How did I go to Princeton Theological Seminary, take two classes on Barth, do a Church Dogmatics reading group at night with Hunsinger, get a letter from Reichel, help McCormack move out of his office AND YET had never heard of this poem till yesterday?!
Admittedly, this captures only one aspect of Barth’s theological profile. Still, it’s an incredible poem, and I love having found a poem devoted to Barth. For a partial analysis of the poem and how Barth differs from the poem in his later theology see this article by Iwan Russell-Jones.

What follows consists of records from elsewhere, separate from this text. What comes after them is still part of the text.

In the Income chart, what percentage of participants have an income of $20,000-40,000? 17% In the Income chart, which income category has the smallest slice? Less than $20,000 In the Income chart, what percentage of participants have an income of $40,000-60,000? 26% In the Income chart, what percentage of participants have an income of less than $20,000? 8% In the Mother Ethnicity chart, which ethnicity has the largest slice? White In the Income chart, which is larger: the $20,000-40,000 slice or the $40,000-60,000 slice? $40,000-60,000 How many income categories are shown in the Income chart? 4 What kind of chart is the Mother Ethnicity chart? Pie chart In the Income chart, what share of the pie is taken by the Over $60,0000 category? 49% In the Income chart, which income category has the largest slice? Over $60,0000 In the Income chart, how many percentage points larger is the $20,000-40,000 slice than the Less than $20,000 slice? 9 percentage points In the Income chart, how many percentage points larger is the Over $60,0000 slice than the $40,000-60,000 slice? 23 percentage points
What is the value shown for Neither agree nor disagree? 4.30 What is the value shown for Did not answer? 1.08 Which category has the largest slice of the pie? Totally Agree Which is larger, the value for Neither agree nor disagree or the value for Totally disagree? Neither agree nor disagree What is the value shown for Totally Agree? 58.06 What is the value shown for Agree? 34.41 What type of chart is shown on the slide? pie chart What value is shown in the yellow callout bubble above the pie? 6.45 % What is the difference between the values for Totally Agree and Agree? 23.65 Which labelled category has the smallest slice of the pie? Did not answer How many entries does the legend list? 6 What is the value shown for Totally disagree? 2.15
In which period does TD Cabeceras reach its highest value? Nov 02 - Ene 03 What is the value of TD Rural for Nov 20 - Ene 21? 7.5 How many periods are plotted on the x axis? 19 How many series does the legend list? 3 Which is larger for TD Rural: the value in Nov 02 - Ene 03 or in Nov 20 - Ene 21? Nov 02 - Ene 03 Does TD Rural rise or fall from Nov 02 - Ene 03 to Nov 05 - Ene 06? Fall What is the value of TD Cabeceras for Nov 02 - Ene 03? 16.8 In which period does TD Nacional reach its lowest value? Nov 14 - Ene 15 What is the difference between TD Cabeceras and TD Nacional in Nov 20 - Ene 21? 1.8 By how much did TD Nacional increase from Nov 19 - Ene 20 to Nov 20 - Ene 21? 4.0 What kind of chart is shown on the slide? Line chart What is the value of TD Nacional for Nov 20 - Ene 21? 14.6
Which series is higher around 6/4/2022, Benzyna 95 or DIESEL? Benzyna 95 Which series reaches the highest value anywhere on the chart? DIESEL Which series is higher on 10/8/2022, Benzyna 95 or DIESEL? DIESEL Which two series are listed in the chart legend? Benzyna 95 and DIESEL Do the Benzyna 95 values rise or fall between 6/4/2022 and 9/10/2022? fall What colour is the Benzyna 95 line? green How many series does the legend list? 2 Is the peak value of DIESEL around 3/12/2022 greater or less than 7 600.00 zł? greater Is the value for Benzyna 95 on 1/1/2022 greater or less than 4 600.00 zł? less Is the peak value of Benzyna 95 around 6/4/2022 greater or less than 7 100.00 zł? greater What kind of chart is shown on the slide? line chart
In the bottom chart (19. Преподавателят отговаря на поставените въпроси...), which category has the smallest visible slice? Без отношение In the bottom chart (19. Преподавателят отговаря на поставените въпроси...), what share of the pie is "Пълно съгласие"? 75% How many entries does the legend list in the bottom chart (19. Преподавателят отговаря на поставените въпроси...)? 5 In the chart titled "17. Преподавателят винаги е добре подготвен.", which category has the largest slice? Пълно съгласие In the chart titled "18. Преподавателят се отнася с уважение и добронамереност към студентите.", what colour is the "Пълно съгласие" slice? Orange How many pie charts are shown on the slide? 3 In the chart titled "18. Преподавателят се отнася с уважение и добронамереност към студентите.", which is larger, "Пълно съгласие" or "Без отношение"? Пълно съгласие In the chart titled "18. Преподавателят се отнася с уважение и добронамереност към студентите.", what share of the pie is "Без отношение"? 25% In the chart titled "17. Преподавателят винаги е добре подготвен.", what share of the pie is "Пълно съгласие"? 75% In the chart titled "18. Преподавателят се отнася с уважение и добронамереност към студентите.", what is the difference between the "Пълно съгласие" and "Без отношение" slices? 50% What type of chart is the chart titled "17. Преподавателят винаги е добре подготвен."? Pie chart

On The Death of Karl Barth
He ascended from a lonely crag in winter,
His thunder fading in the Alpine dusk;
And a blizzard was back on the Church,
A convenient cloak, sprinkling harlot and husk –
Back again, after all his labour
To clear the passes, give us access
Once more to the old prophetic tongues,
Peak-heats in which man, time, progress
Are lost in reconciliation
With outcast and angered Deity.
He has not gone silenced in defeat:
The suffocating swirl of heresy
Confirms the law he taught us; we keep the glow,
Knowing the season, the rhythm, the consummation.
Truth predicts the eclipse of truth,
And in that eclipse it condemns man,
Whose self-love with its useful schools of thought,
Its pious camouflage of a God within,
Is always the cause of the shadow, the fall, the burial,
The smug rub of hands
Amid a reek of research.
The cyclic, well-meant smothering
Of the accursed footprints inside man’s frontier;
The militant revival,
Within time and as an unchanged creed,
Of the eternal form and substance of the Word:
This has marked Western history,
Its life’s chief need and counter-need,
From the hour God’s feet shook Jordan.
We touched His crag of paradox
Through our tempestuous leader, now dead,
Who ploughed from Safenwil to show us greatness
In a God lonely, exiled, homeless in our sphere,
Since his footfall breeds guilt, stirs dread
Of a love fire-tongued, cleaving our sin,
Retrieving the soul from racial evolution,
Giving it grace to mortify,
In deeps or shallows, all projections of the divine.
Jack Clemo, “On the Death of Karl Barth,” Echoing Tip (1971), 54.